There’s a new-ish adage making the rounds in tech journalism that’s unfortunately becoming more accurate with each passing day. It goes something like this: “We’re all going to be working for a high-tech vendor some day.”
Some of my fellow journalists here at IDG (CIO.com’s parent company) have left the fourth estate and are now receiving their paychecks from the same vendors they used to cover. Those jobs are in marketing, public relations or social media strategy. Several I’ve spoken with seem not unhappy with their move—the pay is certainly better.
Some have said they occasionally miss the daily excitement and objectivity of their previous roles. That sinking feeling enveloping the media? Yeah, they don’t miss that.
Taking a gaze at today’s tea leaves, it would not be reckless to hypothesize that more corporate IT workers might be making the same career move in the near future.
As I reported in Why the New Normal Could Kill IT, Gartner is predicting that cloud computing will become so pervasive by 2012 that 20 percent of businesses will own no IT assets at all.
In a recent blog post, Michael Krupa, technical director for HR Technology and a former IT consultant, compares the IT support requirements of traditional, on-premise software versus SaaS. His verdict? “SaaS applications do not require as much IT support as on-premise solutions,” Krupa offers. “My experience with SaaS applications show that you no longer need IT datacenter support, database administration support, application infrastructure support and application development support (with the exception of interfaces).”
“Poof. Gone. No longer needed,” he adds, rather dramatically.
Other technologies such as virtualization will reduce IT hardware and, presumably, the headcount needed to manage the hardware.
Vendors of today are transforming into the “Supervendors” of tomorrow. A recent Wall Street Journal article examines the “handful of cash-rich companies that are consolidating power in the technology industry, using their wealth to expand into new businesses and making it harder for small and midsize competitors to break through.”
Those companies? Apple, Oracle, Google, Microsoft, Cisco, Dell, IBM. They are stockpiling cash, acquiring assets and tech innovation, and fortifying their power. They’ll likely need more techies, who won’t be needed as much inside enterprise IT departments.
Paradoxically, IT is reaping all that it has sewn over the years. I covered this in an article last fall, More Jobs Vanish: IT’s Gains Are Real People’s Losses. In sum: The painful, perhaps unintended consequence of realizing technology’s aspirations and capabilities is that many people will go without jobs or will have to radically alter their skills and professions, because there is simply no need for their old skills anymore. This owes to technology’s relentless march toward cheaper, faster, better.
These developments aren’t all necessarily cataclysmic occurrences, though. Many of the hard-core techies once relegated to fixing loathsome PEBKAC issues will now be able to strut their stuff at software vendors, coding their little hearts out on the next new cloud app or creating the next software-delivery mechanism.

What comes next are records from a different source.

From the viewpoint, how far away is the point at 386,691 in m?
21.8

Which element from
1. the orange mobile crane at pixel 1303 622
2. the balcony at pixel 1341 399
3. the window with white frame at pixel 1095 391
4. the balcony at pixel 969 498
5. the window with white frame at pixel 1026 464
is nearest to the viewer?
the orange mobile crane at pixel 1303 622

Or their jobs will change dramatically (just as journalists have witnessed), as CIO.com columnist Bernard Golden writes in Cloud and The Death of the Sysadmin: “As software becomes more complex, and demands the scalability of the cloud, IT’s auto mechanic of today, the sysadmin, will disappear. Tomorrow’s sysadmin will be more like a physician.”
Hey, it could be much worse. Believe me, I know.